M2M Tokens with org_id

I just read the “Building B2B SaaS Products” post from @shreya.gupta and have a question / issue that has been bugging my team and me for over a year now:

I want to test my Organization-enabled (exclusive for organizations, no org_id → no access) API. This is impossible since:

" * Organizations-enabled applications are not compatible with the following grants and protocols: Resource Owner Password, Client Credentials, Device Authorization Flow, WS-Fed (Auth0 as IdP)." - Understand How Auth0 Organizations Work

I could solve the permission/role tests with M2M tokens, but M2M tokens do not have an org_id, which means access to the API is prohibited.

How do I solve this?

Hey there @PatrickHeneise!

Thinking out loud here - Have you considered just adding the org_id as a custom claim to the m2m token in an action? You won’t be able to use org_id as it’s restricted, but you could use something like test_org_id. This would require your API checking for the custom claim as opposed to org_id:

exports.onExecuteCredentialsExchange = async (event, api) => {
  if (event.client.client_id === 'YOUR_M2M_CLIENT_ID') {
    api.accessToken.setCustomClaim('test_org_id', 'YOUR_ORG_ID');
  }
};
1 Like

Thanks, but that would also mean special logic in my app to handle this case for testing, which is not ideal. I’d prefer to have a proper solution from auth0 for this.

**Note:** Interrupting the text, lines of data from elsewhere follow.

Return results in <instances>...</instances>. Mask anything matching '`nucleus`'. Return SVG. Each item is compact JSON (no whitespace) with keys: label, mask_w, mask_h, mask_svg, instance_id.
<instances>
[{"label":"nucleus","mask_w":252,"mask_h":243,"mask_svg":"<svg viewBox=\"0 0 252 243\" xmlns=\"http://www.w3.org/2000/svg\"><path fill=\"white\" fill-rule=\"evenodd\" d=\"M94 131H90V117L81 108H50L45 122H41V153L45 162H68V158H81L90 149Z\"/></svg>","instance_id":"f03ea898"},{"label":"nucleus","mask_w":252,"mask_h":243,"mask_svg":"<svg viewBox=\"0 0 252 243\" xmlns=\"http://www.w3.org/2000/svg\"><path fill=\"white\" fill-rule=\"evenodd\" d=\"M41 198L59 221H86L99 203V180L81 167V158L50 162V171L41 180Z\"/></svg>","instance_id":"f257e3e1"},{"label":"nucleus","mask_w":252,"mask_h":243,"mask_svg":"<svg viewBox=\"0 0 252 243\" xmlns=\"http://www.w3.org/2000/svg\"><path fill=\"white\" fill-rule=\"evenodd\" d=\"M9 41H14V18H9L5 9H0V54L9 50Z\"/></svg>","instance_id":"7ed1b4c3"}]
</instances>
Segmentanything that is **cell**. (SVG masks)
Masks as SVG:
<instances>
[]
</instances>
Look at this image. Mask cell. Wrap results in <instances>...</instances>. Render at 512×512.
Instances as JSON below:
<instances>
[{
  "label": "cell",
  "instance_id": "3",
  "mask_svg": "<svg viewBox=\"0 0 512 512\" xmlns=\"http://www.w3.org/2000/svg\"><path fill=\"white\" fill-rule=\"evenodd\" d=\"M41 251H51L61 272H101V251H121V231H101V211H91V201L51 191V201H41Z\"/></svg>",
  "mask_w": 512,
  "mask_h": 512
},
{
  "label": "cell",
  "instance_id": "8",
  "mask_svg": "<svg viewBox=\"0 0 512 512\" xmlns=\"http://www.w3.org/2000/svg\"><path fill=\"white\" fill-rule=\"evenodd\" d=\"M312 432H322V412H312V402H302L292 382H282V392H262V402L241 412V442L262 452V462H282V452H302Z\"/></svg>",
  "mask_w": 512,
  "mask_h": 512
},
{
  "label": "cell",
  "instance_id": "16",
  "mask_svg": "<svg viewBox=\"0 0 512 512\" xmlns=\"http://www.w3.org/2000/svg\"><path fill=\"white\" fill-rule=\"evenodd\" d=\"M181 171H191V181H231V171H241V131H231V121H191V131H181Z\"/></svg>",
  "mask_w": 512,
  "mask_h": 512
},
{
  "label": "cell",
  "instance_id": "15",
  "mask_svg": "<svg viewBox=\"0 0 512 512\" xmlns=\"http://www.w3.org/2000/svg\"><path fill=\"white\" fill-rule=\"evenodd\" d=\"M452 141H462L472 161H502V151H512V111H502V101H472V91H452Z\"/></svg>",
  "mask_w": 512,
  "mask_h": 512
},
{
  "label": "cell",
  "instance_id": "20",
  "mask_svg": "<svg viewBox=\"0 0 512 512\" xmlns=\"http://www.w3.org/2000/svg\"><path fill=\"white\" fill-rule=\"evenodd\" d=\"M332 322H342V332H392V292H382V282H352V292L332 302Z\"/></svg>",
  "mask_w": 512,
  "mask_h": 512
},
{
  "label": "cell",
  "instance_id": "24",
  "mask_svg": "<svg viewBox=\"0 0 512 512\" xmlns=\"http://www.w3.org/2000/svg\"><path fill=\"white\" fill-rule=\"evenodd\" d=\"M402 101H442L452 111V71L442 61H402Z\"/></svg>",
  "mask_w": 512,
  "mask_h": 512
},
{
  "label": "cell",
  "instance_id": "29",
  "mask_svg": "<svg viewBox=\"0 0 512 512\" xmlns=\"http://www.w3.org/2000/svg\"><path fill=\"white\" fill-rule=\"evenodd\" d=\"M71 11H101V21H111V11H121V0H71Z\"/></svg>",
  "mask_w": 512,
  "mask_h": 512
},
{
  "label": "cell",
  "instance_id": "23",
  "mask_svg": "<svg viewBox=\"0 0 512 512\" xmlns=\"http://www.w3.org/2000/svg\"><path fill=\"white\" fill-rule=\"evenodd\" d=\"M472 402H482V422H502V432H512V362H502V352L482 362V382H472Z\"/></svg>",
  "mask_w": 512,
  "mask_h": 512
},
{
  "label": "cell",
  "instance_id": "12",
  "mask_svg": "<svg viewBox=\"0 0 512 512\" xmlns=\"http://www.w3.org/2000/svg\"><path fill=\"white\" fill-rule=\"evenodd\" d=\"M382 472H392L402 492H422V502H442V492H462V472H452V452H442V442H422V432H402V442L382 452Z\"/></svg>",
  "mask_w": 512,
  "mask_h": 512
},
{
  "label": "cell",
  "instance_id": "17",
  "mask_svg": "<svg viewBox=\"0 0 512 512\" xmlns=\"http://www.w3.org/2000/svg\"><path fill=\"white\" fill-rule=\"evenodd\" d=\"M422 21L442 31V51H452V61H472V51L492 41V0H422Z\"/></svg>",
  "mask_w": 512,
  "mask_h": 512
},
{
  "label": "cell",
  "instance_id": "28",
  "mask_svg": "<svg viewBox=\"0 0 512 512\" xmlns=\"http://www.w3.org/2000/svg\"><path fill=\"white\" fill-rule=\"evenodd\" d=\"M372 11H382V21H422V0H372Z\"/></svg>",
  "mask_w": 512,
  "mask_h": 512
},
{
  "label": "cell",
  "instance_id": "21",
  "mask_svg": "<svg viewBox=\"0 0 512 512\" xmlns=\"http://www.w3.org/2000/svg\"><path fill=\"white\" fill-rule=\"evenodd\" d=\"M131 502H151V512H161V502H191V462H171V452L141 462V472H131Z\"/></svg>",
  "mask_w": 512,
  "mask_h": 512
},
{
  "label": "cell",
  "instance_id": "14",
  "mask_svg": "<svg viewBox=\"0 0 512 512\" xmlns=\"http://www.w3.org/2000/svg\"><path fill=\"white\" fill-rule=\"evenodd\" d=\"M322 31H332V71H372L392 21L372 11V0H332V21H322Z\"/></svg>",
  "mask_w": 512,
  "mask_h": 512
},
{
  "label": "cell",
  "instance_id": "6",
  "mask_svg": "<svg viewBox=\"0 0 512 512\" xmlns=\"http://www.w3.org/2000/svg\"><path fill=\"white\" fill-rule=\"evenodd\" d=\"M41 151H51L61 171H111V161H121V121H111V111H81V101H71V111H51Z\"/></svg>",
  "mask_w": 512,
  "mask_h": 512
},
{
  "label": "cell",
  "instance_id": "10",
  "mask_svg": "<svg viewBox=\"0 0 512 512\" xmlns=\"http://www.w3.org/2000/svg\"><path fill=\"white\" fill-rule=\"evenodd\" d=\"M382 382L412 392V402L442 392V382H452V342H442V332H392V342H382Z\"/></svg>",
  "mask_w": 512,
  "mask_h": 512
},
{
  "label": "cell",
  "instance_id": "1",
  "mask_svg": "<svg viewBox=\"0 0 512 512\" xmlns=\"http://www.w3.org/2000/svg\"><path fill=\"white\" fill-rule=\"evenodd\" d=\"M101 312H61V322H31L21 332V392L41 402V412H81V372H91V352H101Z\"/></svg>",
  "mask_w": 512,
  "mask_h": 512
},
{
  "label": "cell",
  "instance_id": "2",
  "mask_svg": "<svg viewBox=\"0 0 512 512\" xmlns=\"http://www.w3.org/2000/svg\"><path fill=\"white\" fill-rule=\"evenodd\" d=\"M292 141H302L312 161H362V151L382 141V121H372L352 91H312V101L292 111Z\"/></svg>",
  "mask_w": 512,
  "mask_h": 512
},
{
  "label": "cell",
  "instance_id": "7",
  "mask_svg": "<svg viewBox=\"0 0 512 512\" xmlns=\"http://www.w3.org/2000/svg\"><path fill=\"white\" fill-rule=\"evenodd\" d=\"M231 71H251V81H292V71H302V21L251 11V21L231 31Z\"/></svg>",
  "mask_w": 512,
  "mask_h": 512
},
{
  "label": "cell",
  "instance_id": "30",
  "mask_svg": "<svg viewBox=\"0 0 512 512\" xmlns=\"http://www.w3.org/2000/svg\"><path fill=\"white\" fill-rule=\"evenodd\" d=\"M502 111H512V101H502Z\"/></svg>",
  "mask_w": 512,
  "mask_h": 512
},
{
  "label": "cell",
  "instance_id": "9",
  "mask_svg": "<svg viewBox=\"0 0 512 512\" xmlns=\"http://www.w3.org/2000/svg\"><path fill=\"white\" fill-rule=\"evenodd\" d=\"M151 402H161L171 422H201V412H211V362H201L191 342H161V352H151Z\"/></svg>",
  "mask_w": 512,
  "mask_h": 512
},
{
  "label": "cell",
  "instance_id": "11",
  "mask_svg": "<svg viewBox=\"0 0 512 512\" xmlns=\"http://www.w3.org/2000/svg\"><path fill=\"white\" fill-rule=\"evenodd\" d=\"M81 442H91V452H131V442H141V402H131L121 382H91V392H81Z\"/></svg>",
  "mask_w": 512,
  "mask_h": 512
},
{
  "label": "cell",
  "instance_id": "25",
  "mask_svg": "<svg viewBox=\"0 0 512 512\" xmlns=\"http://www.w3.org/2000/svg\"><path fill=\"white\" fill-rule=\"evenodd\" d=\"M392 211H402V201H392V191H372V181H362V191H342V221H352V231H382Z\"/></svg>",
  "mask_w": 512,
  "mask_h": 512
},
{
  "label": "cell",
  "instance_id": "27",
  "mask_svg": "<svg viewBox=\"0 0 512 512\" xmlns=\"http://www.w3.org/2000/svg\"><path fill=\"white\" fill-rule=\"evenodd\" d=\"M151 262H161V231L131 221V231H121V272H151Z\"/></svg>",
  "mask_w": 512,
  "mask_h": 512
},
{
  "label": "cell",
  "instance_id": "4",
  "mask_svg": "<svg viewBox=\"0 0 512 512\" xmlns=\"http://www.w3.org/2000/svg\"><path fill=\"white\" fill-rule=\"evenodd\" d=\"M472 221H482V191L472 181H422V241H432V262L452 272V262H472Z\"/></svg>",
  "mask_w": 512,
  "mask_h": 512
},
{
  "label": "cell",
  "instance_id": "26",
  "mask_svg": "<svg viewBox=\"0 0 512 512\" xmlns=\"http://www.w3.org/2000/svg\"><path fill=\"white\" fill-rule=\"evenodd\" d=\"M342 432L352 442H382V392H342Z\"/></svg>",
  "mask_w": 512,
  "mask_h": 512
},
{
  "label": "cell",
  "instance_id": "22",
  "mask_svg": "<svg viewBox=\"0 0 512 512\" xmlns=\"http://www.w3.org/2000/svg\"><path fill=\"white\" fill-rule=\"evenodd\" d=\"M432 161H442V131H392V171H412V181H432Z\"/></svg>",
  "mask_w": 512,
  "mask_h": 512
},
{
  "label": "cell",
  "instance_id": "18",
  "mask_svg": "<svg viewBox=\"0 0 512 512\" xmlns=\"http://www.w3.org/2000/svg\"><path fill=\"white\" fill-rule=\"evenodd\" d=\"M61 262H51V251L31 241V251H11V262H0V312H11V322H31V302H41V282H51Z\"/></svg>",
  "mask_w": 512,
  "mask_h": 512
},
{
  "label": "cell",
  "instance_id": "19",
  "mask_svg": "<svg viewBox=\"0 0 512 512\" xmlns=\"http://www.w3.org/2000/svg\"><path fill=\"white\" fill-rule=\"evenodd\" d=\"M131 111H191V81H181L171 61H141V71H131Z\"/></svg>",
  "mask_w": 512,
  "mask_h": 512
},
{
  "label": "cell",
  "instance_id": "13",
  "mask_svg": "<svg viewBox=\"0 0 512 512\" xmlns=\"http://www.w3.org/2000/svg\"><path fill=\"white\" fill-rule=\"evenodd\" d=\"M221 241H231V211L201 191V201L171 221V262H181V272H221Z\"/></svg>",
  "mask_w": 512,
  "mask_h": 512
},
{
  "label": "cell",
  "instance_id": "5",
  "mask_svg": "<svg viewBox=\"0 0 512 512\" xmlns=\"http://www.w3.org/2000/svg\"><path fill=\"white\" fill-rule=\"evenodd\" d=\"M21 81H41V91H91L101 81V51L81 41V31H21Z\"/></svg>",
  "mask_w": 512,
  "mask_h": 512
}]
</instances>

No worries, happy to help where I can :slight_smile: Unfortunately, as M2M tokens don’t support an organization I can’t see that being an option for strictly testing, but feel free to create a Feedback request.

The only other option I can really think of for testing given the org_id requirement is creating a test user(s) of organizations - Auth0 unfortunately doesn’t offer any sort of user impersonation so this may be your best bet. The auth0-cli provides a test token command which could be useful in generating an access token for test users.